Revenge of the thin
The anti-obesity establishment strikes back:
The new federal study suggesting that people tend to live longer if they are slightly overweight was challenged yesterday by scientists from the Harvard School of Public Health and the American Cancer Society as well as a heart disease researcher.It is a bit unusual for the response to come in a press conference, as opposed to, say, a letter to the journal where the original study was published. As I've blogged about at length, his study is very different from the received wisdom on weight and longevity, but it was a very good study.
In a seminar and news conference yesterday at the public health school, in Boston, the critics said other studies, including their own, had found that the death risk from excess pounds increased continuously from normal weight to overweight to obesity.
The leaders of the insurgency are not backing down:
Another reason for the differing conclusions, Dr. Flegal and Dr. Williamson said, may be that the Harvard and cancer society researchers excluded large numbers of subjects from their analysis for one reason or another; one analysis of the nurses' study excluded nearly 90 percent of the deaths, Dr.
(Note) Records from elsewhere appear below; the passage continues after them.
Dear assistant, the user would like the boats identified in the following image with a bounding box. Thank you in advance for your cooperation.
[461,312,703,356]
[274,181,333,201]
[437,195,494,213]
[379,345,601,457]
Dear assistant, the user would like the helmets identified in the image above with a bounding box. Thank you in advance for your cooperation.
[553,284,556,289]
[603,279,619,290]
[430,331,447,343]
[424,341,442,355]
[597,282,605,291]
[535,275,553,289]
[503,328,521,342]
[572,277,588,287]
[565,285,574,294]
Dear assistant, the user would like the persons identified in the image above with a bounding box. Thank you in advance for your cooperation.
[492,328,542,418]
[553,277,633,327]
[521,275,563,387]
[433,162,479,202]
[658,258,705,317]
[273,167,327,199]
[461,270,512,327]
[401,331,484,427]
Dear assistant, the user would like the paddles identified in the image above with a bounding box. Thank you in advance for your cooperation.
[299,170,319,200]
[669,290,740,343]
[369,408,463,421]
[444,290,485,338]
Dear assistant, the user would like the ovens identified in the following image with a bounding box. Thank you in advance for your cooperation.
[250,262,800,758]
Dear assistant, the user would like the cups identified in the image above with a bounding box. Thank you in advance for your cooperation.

Flegal said.In these kinds of arguments, people too often forget that we should be searching for the correct answer, not defending what we think should be true.Or, she added, the federal researchers, who used actual measured weights and heights, not self-reported ones, may have had more accurate numbers to work with.
My sense is that dramatic improvements in caring for diabetes and heart disease have made obesity much less of a predictor of mortality than it was in the past, and therefore, the new study is closest to the actual truth. This won't be the last we hear of this.
2 Comments:
Andy,
If we could get everyone to approach every problem in the world according to these great words that you just wrote, I think we'd be living in a much better world:
"In these kinds of arguments, people too often forget that we should be searching for the correct answer, not defending what we think should be true."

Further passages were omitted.